Friday, February 14, 2014

Leavening Agents

So, I've just been blindly throwing out baking recipes for three years without explaining why they work.  For those of you who try a recipe off the internet and can't figure out why you don't get a proper result, a little knowledge about leavening can help you fix the problems in most baked goods.  The kinds of leavening agents I use are, in order of complexity: air, steam, baking soda, baking powder, and yeast.

Air:  This refers to mechanically beating air into a batter, which then solidifies when the starches or proteins in the product set.  It is what makes meringue fluffy and sponge cakes light.  It makes whipped cream stiff.  When you force millions of tiny air bubbles to stay in suspension, they create volume.

Steam:  This is what puffs up cream puffs, Yorkshire pudding, and puff pastry.  It is responsible for the flakiness of pie crusts, biscuits, and croissants.  It's when you put something moist in your batter or dough (usually water or butter), then bake it at high heat for a short period of time.  The moisture creates steam quickly, which stretches out the dough.  The dough then gelatinizes.  When the steam bakes away, the solid shell of baked product remains.  It's like when you make a papier-mâché balloon, then pop the balloon inside once the paper has dried.
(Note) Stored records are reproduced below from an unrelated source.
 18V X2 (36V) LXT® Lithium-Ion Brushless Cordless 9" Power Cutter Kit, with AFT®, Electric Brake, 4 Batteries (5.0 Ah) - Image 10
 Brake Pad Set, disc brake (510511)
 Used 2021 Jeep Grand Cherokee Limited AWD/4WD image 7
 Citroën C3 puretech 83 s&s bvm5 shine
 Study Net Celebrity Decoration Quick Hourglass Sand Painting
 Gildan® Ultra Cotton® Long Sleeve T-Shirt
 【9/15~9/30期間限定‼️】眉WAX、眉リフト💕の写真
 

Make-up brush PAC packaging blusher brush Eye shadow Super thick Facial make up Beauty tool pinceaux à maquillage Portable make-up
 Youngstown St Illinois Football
Baking Soda:  I'm not going into the chemistry lesson.  When mixed with moisture and a slight acid (buttermilk, lemon juice, vinegar, chocolate), baking soda foams into small bubbles of carbon dioxide which run their course fairly quickly.  You need to bake this product within a short period of time, 15 to 30 minutes.  It is what gives cookies their crumble and pancakes a fine grain.
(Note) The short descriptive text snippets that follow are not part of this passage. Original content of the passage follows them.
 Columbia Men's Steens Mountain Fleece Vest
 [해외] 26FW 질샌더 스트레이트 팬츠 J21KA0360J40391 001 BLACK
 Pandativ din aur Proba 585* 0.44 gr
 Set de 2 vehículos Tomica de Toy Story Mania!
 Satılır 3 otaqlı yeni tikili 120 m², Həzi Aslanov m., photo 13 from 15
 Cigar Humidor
Double-Acting Baking Powder:  Again, not boring you with the chemistry.  Baking powder combines baking soda with an acid and a stabilizing agent, so you don't need to add acid to the dough.  It activates when exposed to heat.  This means you don't have to bake it the same hour the dough is made.  The crumb is a bit larger and more solid.  It's used in cakes, biscuits, scones, and quick breads.  Often, you'll see it in combination with baking soda.  This is usually when there's an acidic batter that can take advantage of the soda to produce a slightly smaller crumb.
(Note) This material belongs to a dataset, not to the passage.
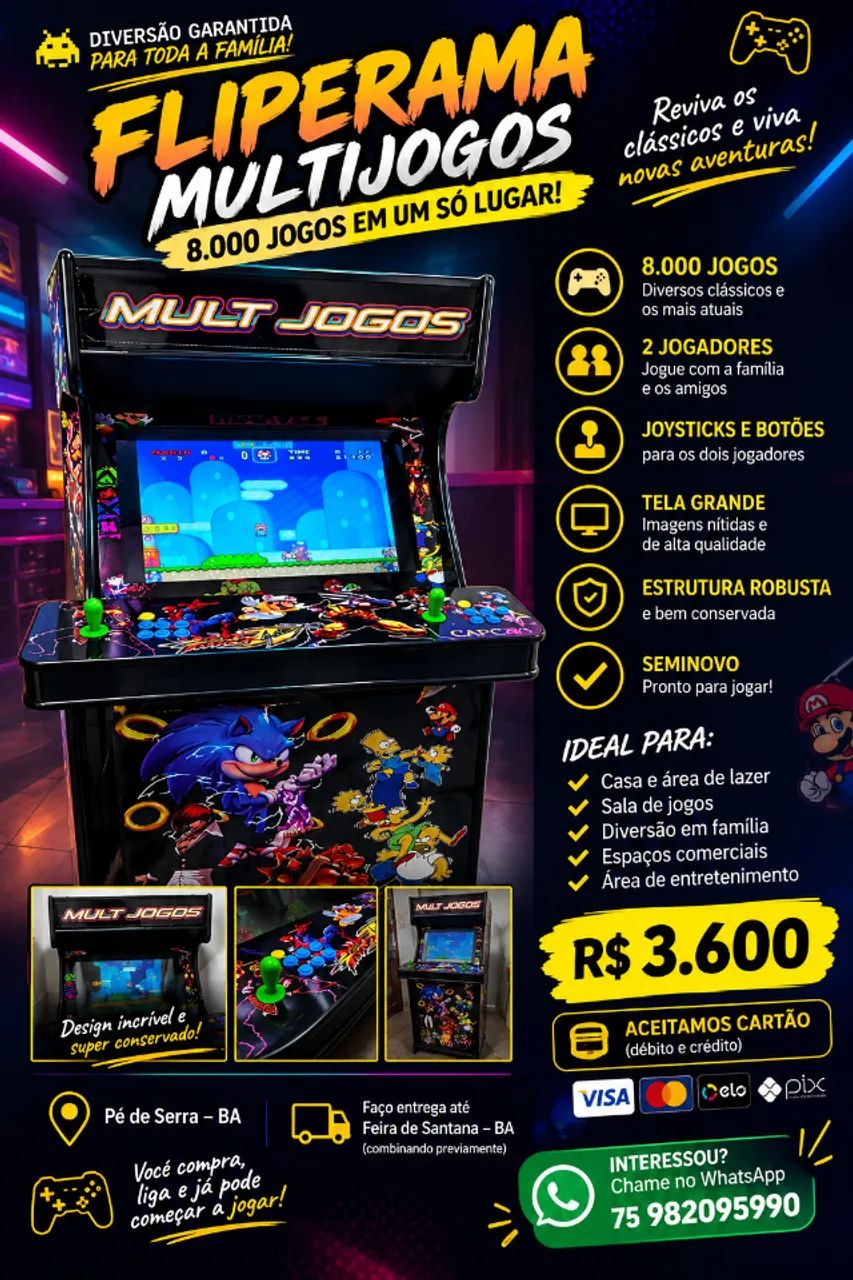 Fliperama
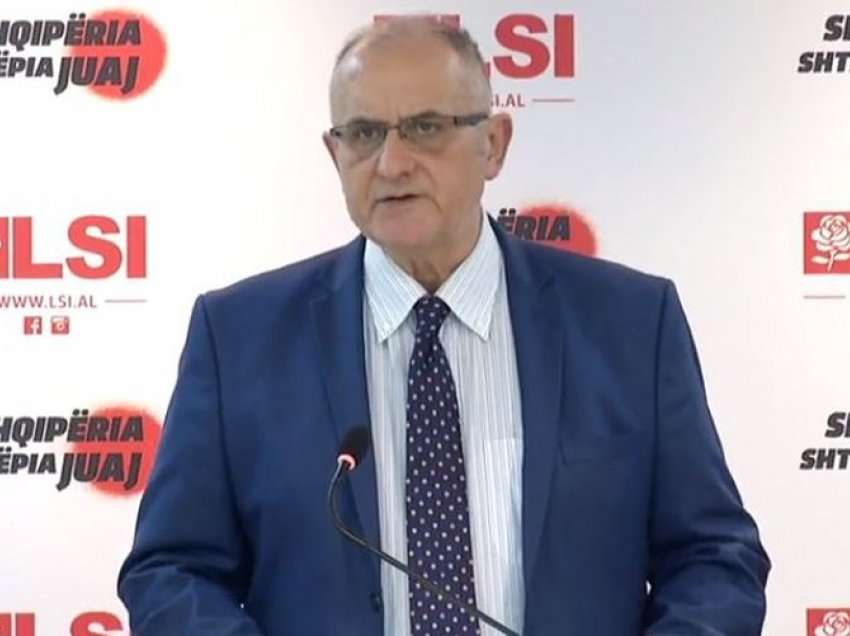 Petrit Vasili zbulon me çfarë po ushqehet drejtësia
Yeast:  Yeast is an organism, specifically a fungus.  Ew, gross.  It munches on the sugar in dough and creates carbon dioxide and alcohol as a byproduct.  The "yeasty" smell we associate with bread is the alcohol.  Because you have to wait for the little yeasts to do their work, this method takes longer.  Generally, you let them go at it for an hour to create texture, punch down and shape the dough, then give them close to another hour to rise again.  The heat of the oven kills the yeast (it dies around 115º), so don't worry.  You're not eating live fungus.  Save that for raw mushrooms.  Because of the long gluten strands created during kneading and rising, yeast leavening is used for bread and certain pastries such as croissants and danish.  Some waffle batters are leavened by yeast, but the most common recipes use baking powder.  Sourdough and sponges are an offshoot of yeast leavening, when you let the yeasts work their magic over a much longer period of time to achieve a more acidic flavor.

Hope this clarifies some recipes and contributes to successful baking.